The world's first 2D magnet with a thickness of one atom is stable even at 100 degrees Celsius Physics

The world's first 2D magnet with a thickness of one atom is stable even at 100 degrees Celsius

The search for two—dimensional materials with magnetic properties is one of the promising areas of modern science. In 2017, scientists have already published a study of a ferromagnetic material called chromium triiodide, which, as it turned out, can be crushed to a monolayer with a thickness of one atom, while maintaining magnetism.

Scientists from the Lawrence Berkeley National Laboratory and the University of California at Berkeley are working to eliminate one of the disadvantages of such 2D magnets, namely instability at room temperature, due to which they lose their magnetic properties. Until now, this has limited the practicality of the technology, but now researchers have found a promising way to solve the problem.

Modern two—dimensional magnets need very low temperatures," explains senior author Jie Yao. — But for practical reasons, the data center should work at room temperature. Our 2D magnet is not only the first magnet operating under such conditions, but also the first magnet to achieve true two-dimensionality: its thickness is only one atom!

The scientists started with a mixture of graphene oxide, zinc and cobalt, which was baked in the laboratory and transformed into a layer of zinc oxide, over which cobalt atoms were randomly scattered. The thickness of this layer was only one atom. This layer was sandwiched between two layers of graphene, which completely burned in the process, leaving behind a 2D magnetic film.

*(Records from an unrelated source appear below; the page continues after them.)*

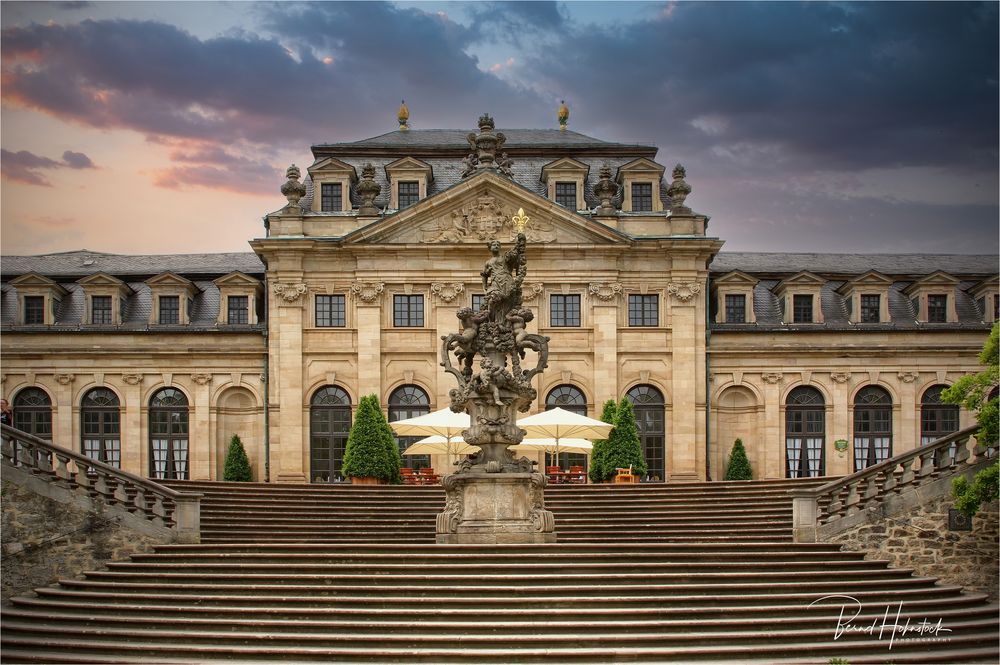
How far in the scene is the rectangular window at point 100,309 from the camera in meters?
48.0

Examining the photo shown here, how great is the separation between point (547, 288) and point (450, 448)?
9876 millimetres

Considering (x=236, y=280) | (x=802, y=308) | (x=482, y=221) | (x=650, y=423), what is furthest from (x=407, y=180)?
(x=802, y=308)

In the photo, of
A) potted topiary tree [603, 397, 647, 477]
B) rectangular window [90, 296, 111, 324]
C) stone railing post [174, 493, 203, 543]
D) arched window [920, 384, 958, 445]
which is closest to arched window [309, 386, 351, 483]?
rectangular window [90, 296, 111, 324]

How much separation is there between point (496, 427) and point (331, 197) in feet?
75.7

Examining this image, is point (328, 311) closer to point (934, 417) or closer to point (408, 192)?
Answer: point (408, 192)

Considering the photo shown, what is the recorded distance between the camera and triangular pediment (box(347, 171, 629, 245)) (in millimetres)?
45281

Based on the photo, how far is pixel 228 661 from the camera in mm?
20250

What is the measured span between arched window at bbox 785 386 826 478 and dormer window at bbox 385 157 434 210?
16573 millimetres

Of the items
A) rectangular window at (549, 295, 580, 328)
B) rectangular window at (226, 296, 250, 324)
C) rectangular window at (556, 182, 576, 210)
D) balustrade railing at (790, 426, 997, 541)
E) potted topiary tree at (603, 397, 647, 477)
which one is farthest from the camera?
rectangular window at (226, 296, 250, 324)

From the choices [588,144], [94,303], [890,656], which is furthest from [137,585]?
[588,144]

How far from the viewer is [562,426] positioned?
3778cm

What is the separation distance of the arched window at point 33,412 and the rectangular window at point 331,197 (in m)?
13.1

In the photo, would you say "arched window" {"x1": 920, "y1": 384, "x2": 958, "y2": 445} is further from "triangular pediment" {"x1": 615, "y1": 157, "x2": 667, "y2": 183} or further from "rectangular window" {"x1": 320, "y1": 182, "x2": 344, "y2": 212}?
"rectangular window" {"x1": 320, "y1": 182, "x2": 344, "y2": 212}

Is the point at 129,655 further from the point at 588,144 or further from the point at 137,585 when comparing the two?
the point at 588,144
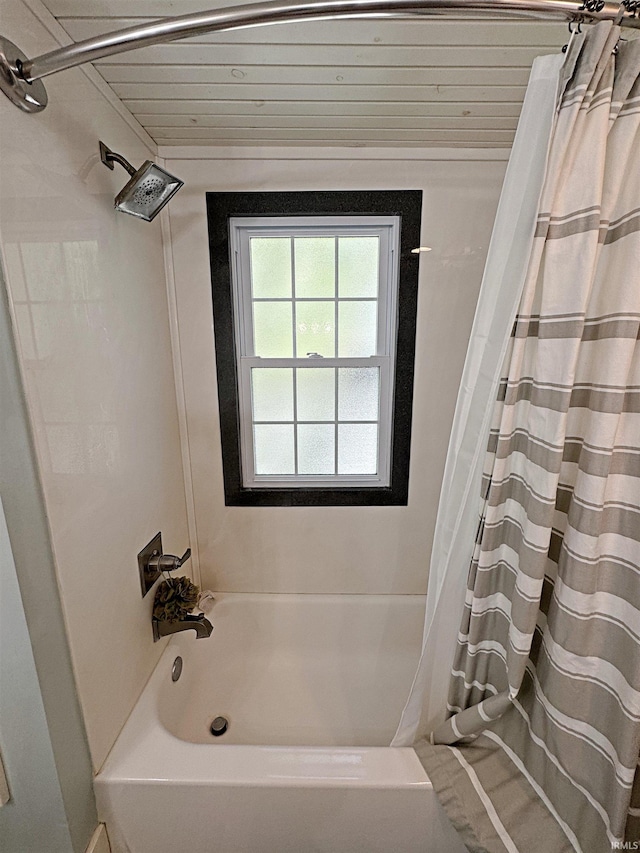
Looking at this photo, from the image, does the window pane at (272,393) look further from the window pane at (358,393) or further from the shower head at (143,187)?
the shower head at (143,187)

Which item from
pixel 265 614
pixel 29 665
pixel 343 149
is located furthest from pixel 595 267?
pixel 265 614

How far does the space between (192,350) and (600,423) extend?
4.41ft

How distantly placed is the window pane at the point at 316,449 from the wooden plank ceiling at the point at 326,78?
106 centimetres

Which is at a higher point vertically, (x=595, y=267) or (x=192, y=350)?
(x=595, y=267)

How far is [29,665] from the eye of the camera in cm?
79

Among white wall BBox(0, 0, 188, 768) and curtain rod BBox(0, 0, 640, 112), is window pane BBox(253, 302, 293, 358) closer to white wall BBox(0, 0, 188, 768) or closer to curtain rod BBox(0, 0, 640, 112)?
white wall BBox(0, 0, 188, 768)

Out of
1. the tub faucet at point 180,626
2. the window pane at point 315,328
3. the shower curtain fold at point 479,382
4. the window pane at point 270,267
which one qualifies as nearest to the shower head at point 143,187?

In subsequent experiments, the team found that magnetism could be controlled by changing the amount of cobalt in the material. A concentration of 5-6% percent of cobalt atoms resulted in a relatively weak magnet, and an increase in concentration to 12% percent created a very strong magnet. An increase in the amount of cobalt to 15% has led to what scientists call the quantum state of frustration, when conflicting magnetic states in a material compete with each other.

It is important to note that the team found that, unlike previous versions of 2D magnets, the new material retained its magnetic properties at temperatures up to 100 °C - a completely unprecedented case.

A two-dimensional magnet is a million times thinner than a sheet of paper, and therefore can be bent into almost any shape. One of the promising applications of this technology is data storage. The memory devices used today are based on very thin magnetic films that remain three-dimensional and are hundreds or thousands of atoms thick. Thinner magnets, especially magnets with a thickness of just one atom, will allow data to be stored with a much higher density.

This material also opens up new possibilities for studying the world of quantum physics, allowing you to observe individual magnetic atoms and the interactions between them. Another possibility concerns the field of spintronics, where the spin of electrons, and not their charge, will be used for storing and processing data. Scientists suggest that a 2D magnet can become part of a compact device that facilitates these processes.